BRASILIA - Brazil’s GDP grew a modest 0.4 percent in the second quarter of 2012 compared with the previous one, with market analysts forecasting that the growth rate for the year would not exceed two percent.

The world’s sixth largest economy expanded 0.5 percent from a year ago, the country’s statistical agency IBGE said Friday. Brazil’s economy expanded 0.6 percent in the first half of the year and 1.2 percent over 12 months, boosted by household and government consumption, it added.

“This result reflects the negative influence of the world economy and shows that the government’s stimulus measures have not yet fully had their anticipated impact,” said Finance Minister.
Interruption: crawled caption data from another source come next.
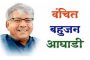 बांधकाम परवाना आणि अनधिकृत बांधकाम नियंत्रण विभागाला ८०४ कोटींचा महसुल..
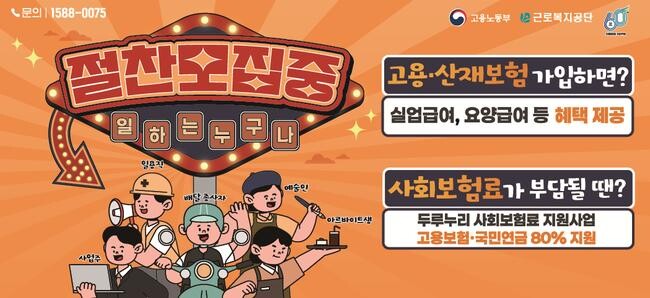 근로복지공단은 고용&middot;산재보험 사각지대 해소에 총력을 다 하기 위해 7일부터 한 달간 집중 홍보기간을 운영한다.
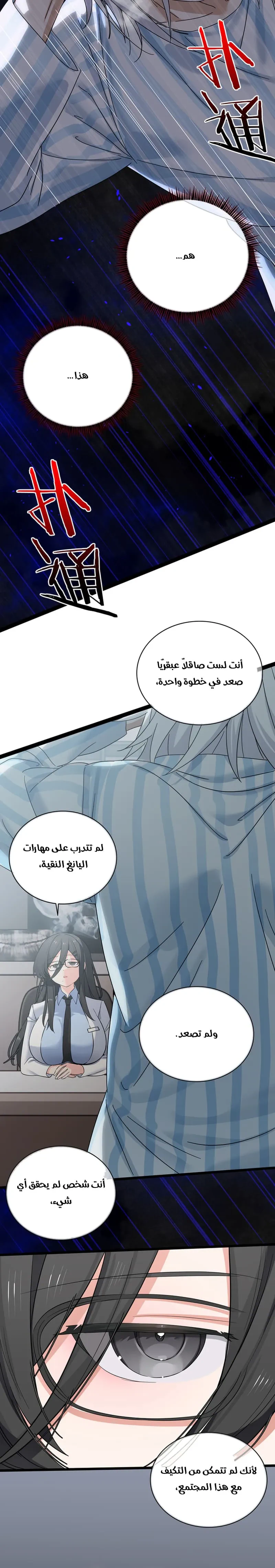 Chapter Image 21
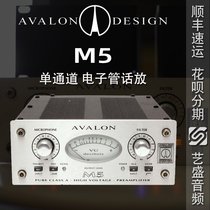 Licensed Aiweilong M5 single channel microphone amplifier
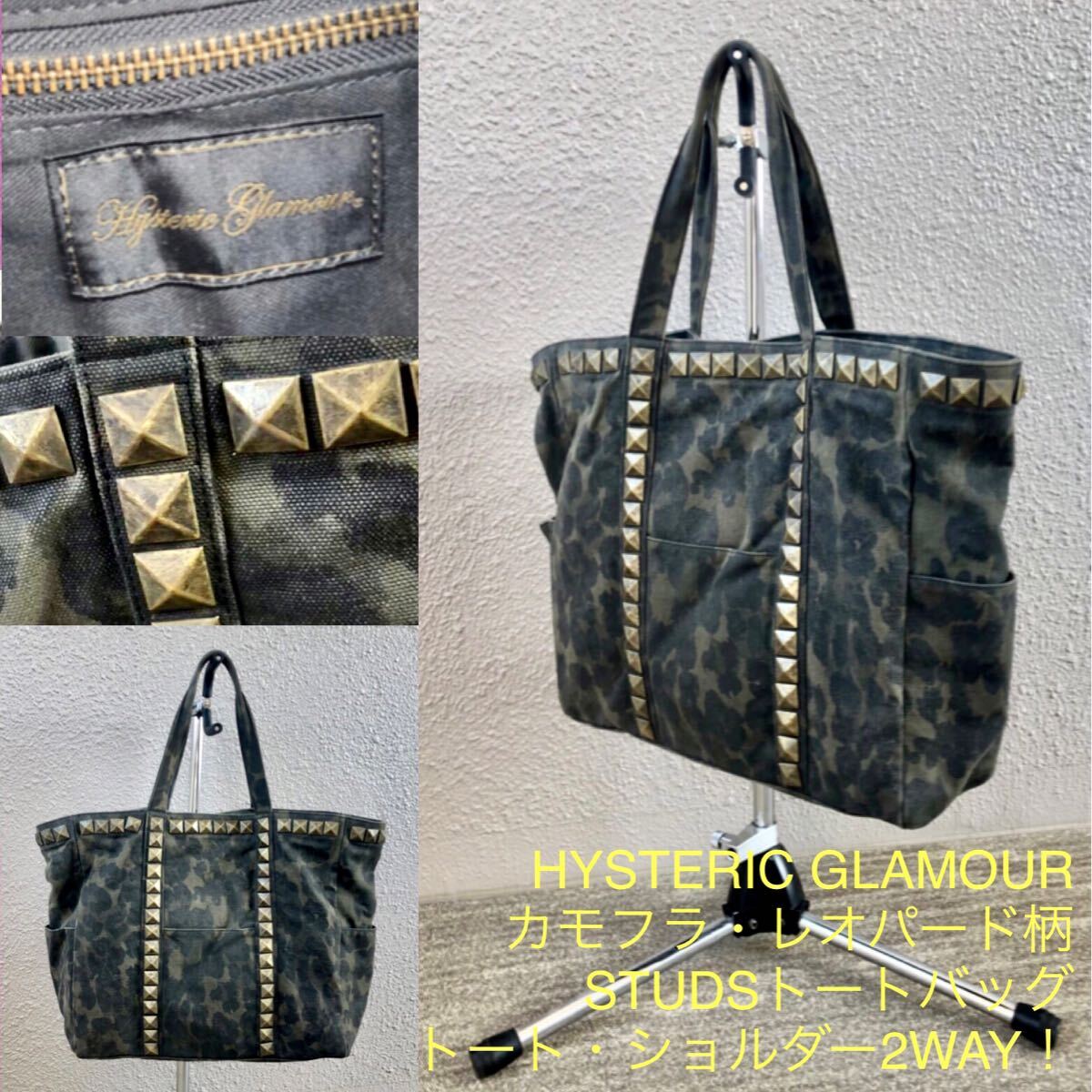 HYSTERIC GLAMOUR レオパード ハンドバッグ 迷彩 Y2K HYSTERIC GLAMOUR レオパード ハンドバッグ 迷彩 Y2K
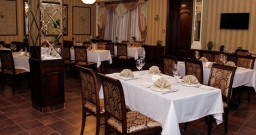 Основной зал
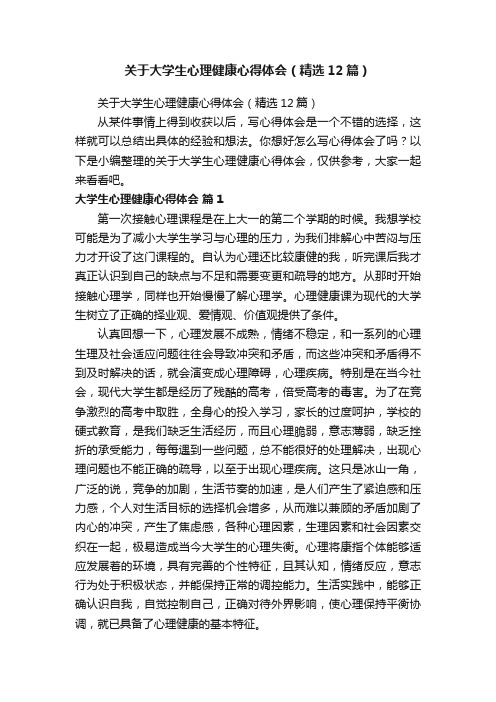 关于大学生心理健康心得体会（精选12篇）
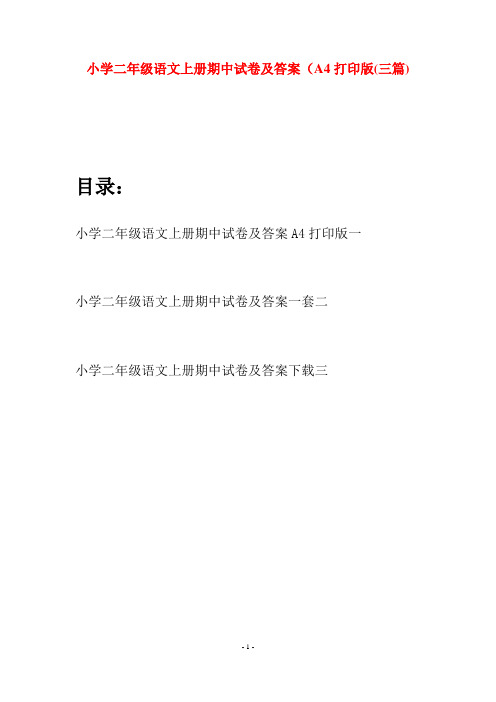 小学二年级语文上册期中试卷及答案A4打印版(三套)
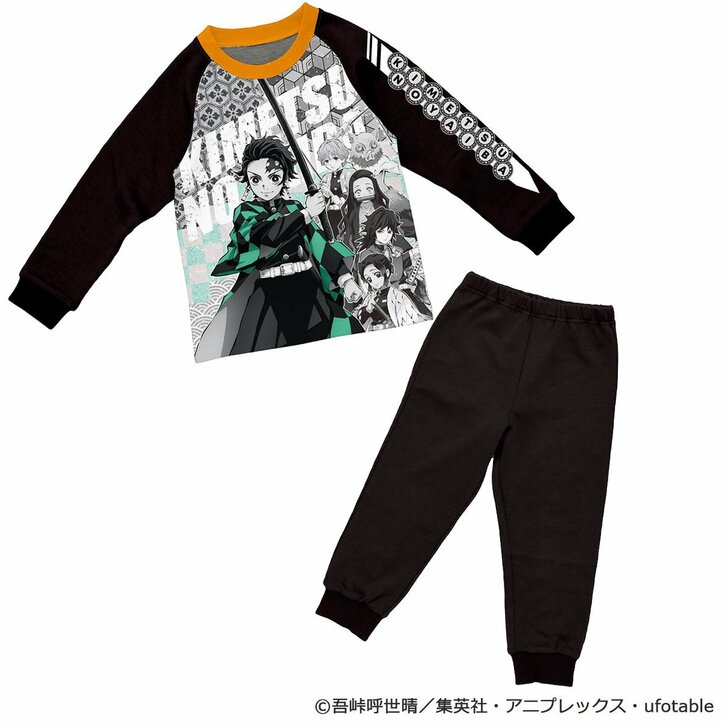 「鬼滅の刃」暗闇で炭治郎や義勇が光る! 裏毛起毛パジャマ&キャラなりきり半纏全5柄が登場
 Guido Mantega, who however pointed to early signs of an uptick in the third quarter.

“We have weathered the worst phase of the slowdown which occurred in the first quarter and the economy is gradually recovering,” he added, expressing hope of “four percent GDP growth in 2013”.

The central bank meanwhile pointed to signs of “stepped-up activity in the second half and next year”.

Brazil’s second-quarter GDP growth is the weakest among the five-member BRICS bloc emerging powers, compared with 7.6 percent for China, 5.5 percent for India, 4.0 percent for Russia and 3.2 percent for South Africa.

Mexico, another dynamic Latin American economy, grew 4.1 percent during the period.

Last year, the Brazilian economy rose a mere 2.7 percent, sharply down from the sizzling 7.5 percent in 2010.

Rafeal Leao, an analyst at the Austin Rating agency, said he expected Brazil to close the year with 1.7 percent GDP growth and to post 3.7 percent growth next year once the government’s stimulus measures take effect.

In August, the government also launched a $66 billion plan for construction of road and railway infrastructures and plans a similar one for ports and airports.

Robson Braga, president of the National Confederation of Industry, welcomed the measures and said first-quarter results were “disappointing but a thing of the past.”

Markets analysts are banking on 1.7 percent GDP growth this year, while the central bank and the International Monetary Fund are sticking to their 2.5 percent forecast.